On Wed, Oct 19, 2011 at 2:49 PM, Sam Boyer <
act@samboyer.org> wrote:
> the concern with rackspace would be this kinda thing:
>
>
https://www.eff.org/cases/indymedia-server-takedown
>
> On 10/19/11 11:41 AM, Chaz Cheadle wrote:
>> I can be available tomorrow in the city, not today though.
>> Why not stay with Rackspace? From reviewing the Panix website, I was not
>> bowled over with confidence at its reliability. I extremely happy with
>> Rackspace technical support. If we can afford to stay with them, I'd do
>> it. Depending on the traffic we hit, their transfer rates are pretty
>> competitive.
>>
>> On Wed, Oct 19, 2011 at 2:33 PM, Tom Gillis <
thomaswgillis@gmail.com
>> <mailto:
thomaswgillis@gmail.com>> wrote:
>>
>> *Short summary - site is on Rackspace Cloud, not Panix, for now.
>> *Let's try to get interested sysadmin folks in a room or skype tongiht.
>>
>> Chaz / Kevin - what's your real-time availability in NYC today ? We'd
>> like to have another work session - Dan R and Jake also have root on
>> the server and I'd like to get us all in a room or at least a skype to
>> coordinate (I won't be available onsite until tonight).
>>
>> BTW - one other thing that we need to come to a consensus on is our
>> longterm hosting provider - the ppl at the work session decided last
>> night (around 2 AM) that after the Panix hosting server that i had
>> access on became unresponsive (looking into the cause of this) and
>> none of us had the account creds to restart the server or provision
>> another one we moved the site to a rackspace cloud account (cloned
>> from a legacy machine that I have set up as a LAMP box for freelance
>> projects). Not the best setup but the best we could do at the last
>> minute, with calling off the site launch (for the 2nd time in a week)

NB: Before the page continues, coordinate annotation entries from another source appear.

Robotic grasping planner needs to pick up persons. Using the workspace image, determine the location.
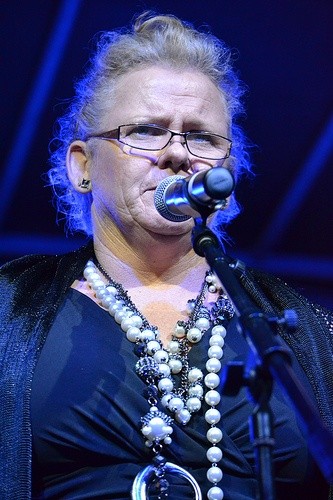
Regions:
[1,14,333,499]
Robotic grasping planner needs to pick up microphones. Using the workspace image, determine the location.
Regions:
[153,167,235,222]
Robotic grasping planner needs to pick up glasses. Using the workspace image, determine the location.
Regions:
[84,124,232,160]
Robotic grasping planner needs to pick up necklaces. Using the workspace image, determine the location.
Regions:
[84,261,234,499]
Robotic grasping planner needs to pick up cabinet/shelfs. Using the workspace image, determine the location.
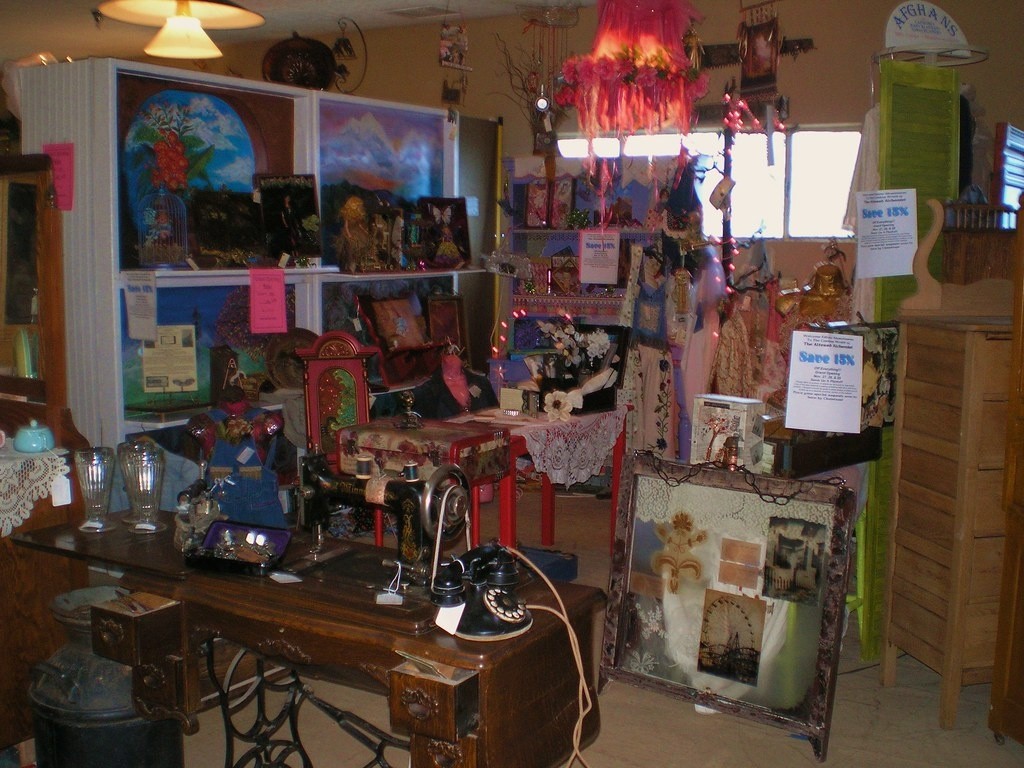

>> not an option (since the staging site url was already starting to leak
>> to the general public and it just mean that the data / user migration
>> was going to get more complicated as time went by).
>>
>> ANYWAY - folks on the ground can sync up with Jake or Dan to get
>> access to the box, or we can do it over skype later (I'm trying to
>> stick to not sending credentials over the internet).
>>
>> There may be some duplication of effort here - getting a deployment
>> going that will get us thru the next few weeks, and then coming up
>> with a better long term solution.
>>
>>
>>
>> On Wed, Oct 19, 2011 at 1:13 PM, Kevin <
king.feruke@gmail.com
>> <mailto:
king.feruke@gmail.com>> wrote:
>> > lighttpd/Nginx or any async server is exactly where I was going
>> with fcgi
>> > ... Having them use fam/gamin will help file stats if we find I/o
>> being the
>> > problem
>> >
>> > Sorry for short mails but I'm mobile only for a while
>> >
>> > DON'T PANIC
>> >
>> > On Oct 19, 2011 12:05 PM, "Sam Boyer" <
act@samboyer.org
>> <mailto:
act@samboyer.org>> wrote:
>> >>
>> >> i wish i could volunteer to hit this round the clock, but i just
>> can't
>> >> at the moment :( :(
>> >>
>> >> some thoughts on scaling this thing. first - we don't know squat
>> until
>> >> we get into the box. second, once we do, installing some monitoring
>> >> tools - e.g. cacti - should be high priority, otherwise, we're just
>> >> gonna be flailing around in the dark. nagios is fine, but that'll
>> get us
>> >> monitoring, not usage logs. alternatively/additionally we could
>> look at
>> >> paying for monitoring from a service like new relic (which might be
>> >> better if only because it means less that we have to maintain
>> ourselves,
>> >> at least at first). beyond that:
>> >>
>> >> - get xhprof onto a prod clone somewhere so we can actually look at
>> >> what's taking up the processing time. beyond low-hanging fruit,
>> though,
>> >> that's gonna take some expertise to actually make a dent with.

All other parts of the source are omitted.